La situazione in Sudan, dove sono presenti i team dell’Unhcr, si è fatta insostenibile poiché le necessità superano di gran lunga ciò che è umanamente possibile offrire con le risorse a disposizione. Nello stato del White Nile, la mancanza di medicinali essenziali, di personale e di rifornimenti sta compromettendo gravemente i servizi sanitari e di distribuzione del cibo in tutti e 10 i campi rifugiati, dove dall’inizio del conflitto, sono arrivate più di 144.000 persone provenienti da Khartoum, unendosi alle migliaia di rifugiati dal Sud Sudan e alle comunità locali che accedono agli stessi ambulatori medici. I servizi di sostegno alla salute mentale e psicologica sono praticamente inesistenti.

Molte famiglie sono in viaggio ormai da settimane, con pochissimo cibo o medicinali, con un aumento dei tassi di malnutrizione, dei focolai di malattie e decessi correlati. Tra il 15 maggio e il 17 luglio sono morte più di 300 persone, soprattutto bambini al di sotto dei 5 anni, a causa del morbillo e della malnutrizione.

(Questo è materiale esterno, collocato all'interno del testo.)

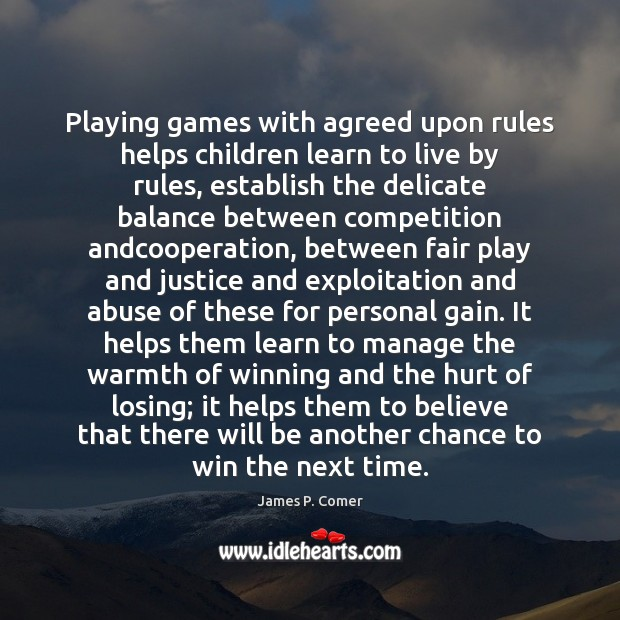 Image, Playing games with agreed upon rules helps children learn to live by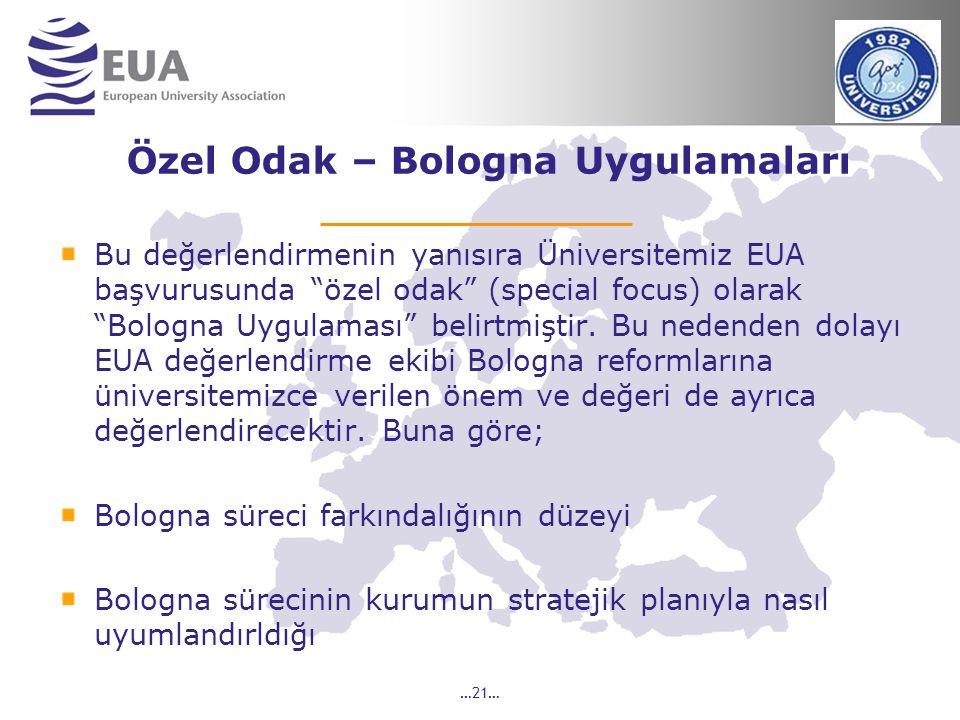 …21… Özel Odak – Bologna Uygulamaları Bu değerlendirmenin yanısıra Üniversitemiz EUA başvurusunda özel odak (special focus) olarak Bologna Uygulaması belirtmiştir.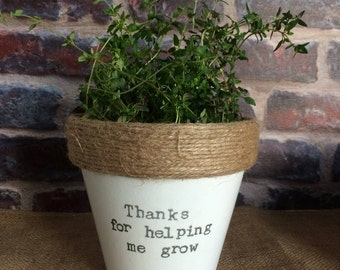 Plant pot gift 'Thanks for helping me grow' indoor novelty planter- teacher/teaching assistant/thank you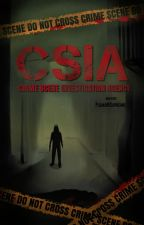 CSIA:Crime Scene Investigation Agency by PlumaNiSupremo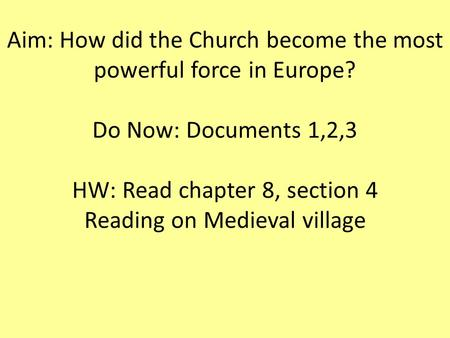 Aim: How did the Church become the most powerful force in Europe? Do Now: Documents 1,2,3 HW: Read chapter 8, section 4 Reading on Medieval village.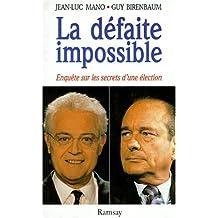 DFAITE IMPOSSIBLE (LA) : ENQUÒTE SUR LES SECRETS D'UNE LECTION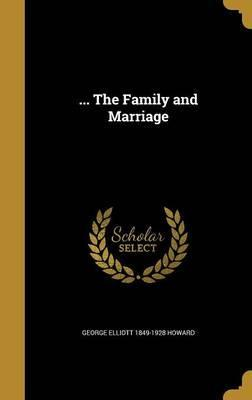 ... the Family and Marriage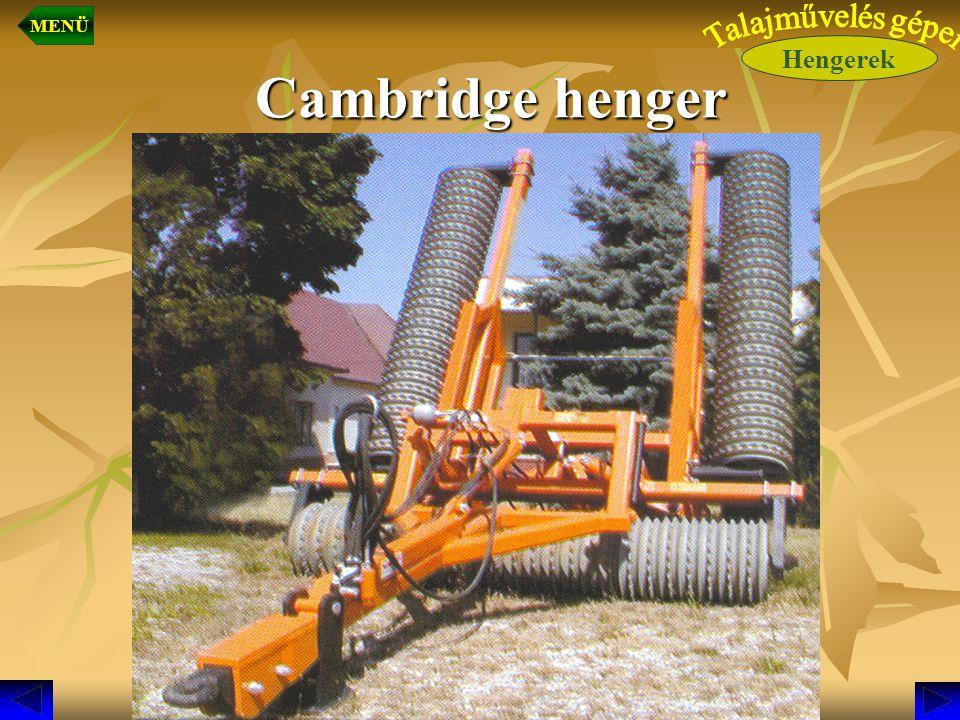 MENÜ Hengerek Talajművelés gépei Cambridge henger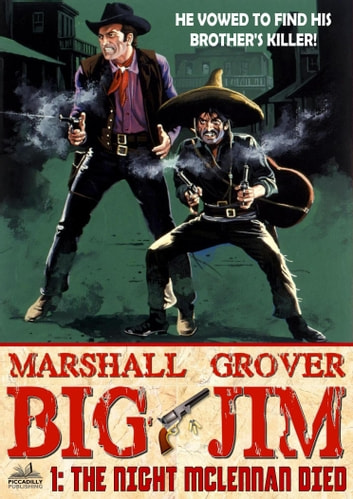 Big Jim 1: The Night McLennan Died ebook by Marshall Grover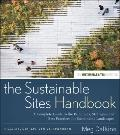 The Sustainable Sites Handbook: A Complete Guide to the Principles, Strategies, and Best Pra...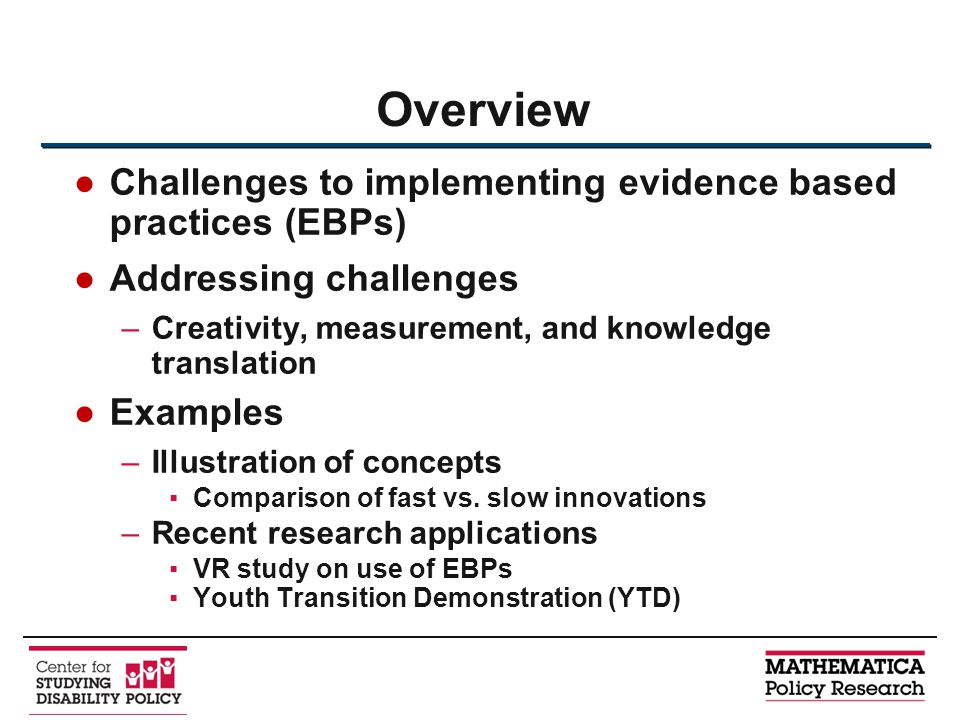 ●Challenges to implementing evidence based practices (EBPs) ●Addressing challenges –Creativity, measurement, and knowledge translation ●Examples –Illustration of concepts ▪Comparison of fast vs.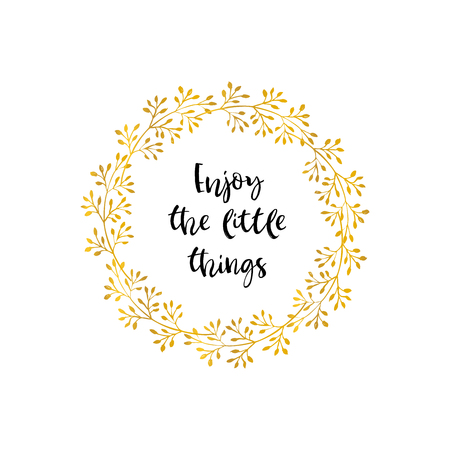 Enjoy the little things. Gold flower wreath card with inspirational quote. Hand drawn design elements. Handwritten modern lettering. Floral pattern vector illustration. Vectores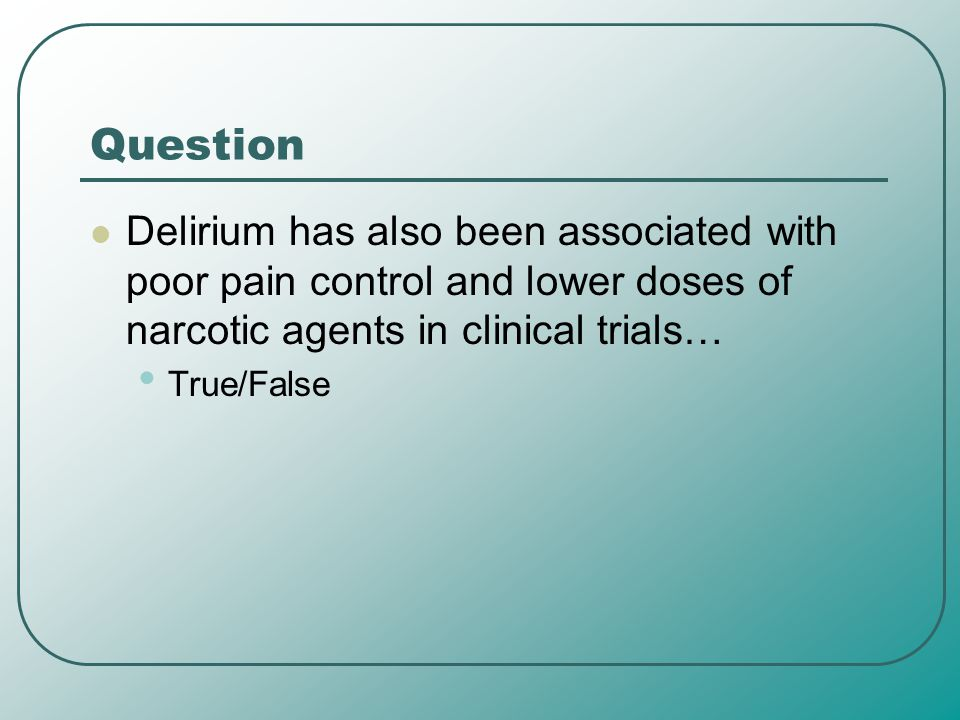 Question Delirium has also been associated with poor pain control and lower doses of narcotic agents in clinical trials…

Se i finanziamenti ai programmi sanitari salvavita continueranno a ritardare, questo numero sarà destinato probabilmente a salire.

L’Oms riferisce che la qualità dell’assistenza sanitaria in tutto il Paese è seriamente compromessa, a causa degli attacchi al personale sanitario e la carenza cronica dello stesso. Un’analisi fatta dai team dell’Unhcr nel White Nile evidenzia che, ogni medico, giornalmente, si occupa di almeno 70 pazienti al giorno, oltre il limite raccomandato, chiara dimostrazione del fatto che la capacità di prestazione di servizi è giunta al limite. Le interruzioni nelle catene dell’approvvigionamento hanno comportato una carenza di medicinali e di altri rifornimenti per centinaia di migliaia di persone che ne hanno disperatamente bisogno.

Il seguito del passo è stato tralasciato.